Clinical relevance of serum electrolytes in dogs and cats with acute heart failure: A retrospective study
Relevância clínica de eletrólitos séricos em cães e gatos em insuficiência cardíaca aguda: estudo retrospectivo
Marine Roche-Catholy, Iris Van Cappellen, Laurent Locquet, Bart J. G. Broeckx, Dominique Paepe, Pascale Smets
Background: Hypochloremia is a strong negative prognostic factor in humans with congestive heart failure (CHF), but the implications of electrolyte abnormalities in small animals with acute CHF are unclear.
Objectives: To document electrolyte abnormalities present upon admission of small animals with acute CHF, and to assess the relationship between electrolyte concentrations and diuretic dose, duration of hospitalization and survival time.
Animals: Forty-six dogs and 34 cats with first onset of acute CHF.
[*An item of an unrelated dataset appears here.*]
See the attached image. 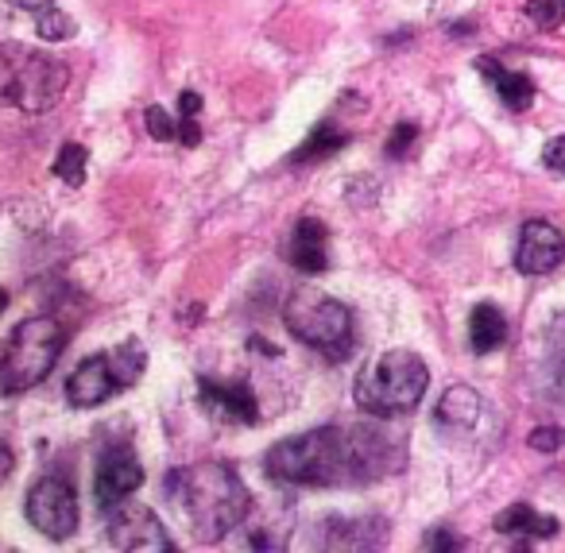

Methods: Retrospective study. The associations between electrolyte concentrations and diuretic doses were evaluated with Spearman rank correlation coefficients. Relationship with duration of hospitalization and survival were assessed by simple linear regression and Cox proportional hazard regression, respectively.
Results: The most commonly encountered electrolyte anomaly was hypochloremia observed in 24% (9/46 dogs and 10/34 cats) of cases. In dogs only, a significant negative correlation was identified between serum chloride concentrations at admission (median 113 mmol/L [97-125]) and furosemide doses both at discharge (median 5.2 mg/kg/day [1.72-9.57]; r = -0.59; P < .001) and at end-stage heart failure (median 4.7 mg/kg/day [2.02-7.28]; r = -0.62; P = .005). No significant hazard ratios
were found for duration of hospitalization nor survival time for any of the electrolyte concentrations.
Conclusions and Clinical Importance: The observed association between serum chloride concentrations and diuretic doses suggests that hypochloremia could serve as a marker of disease severity and therapeutic response in dogs with acute CHF.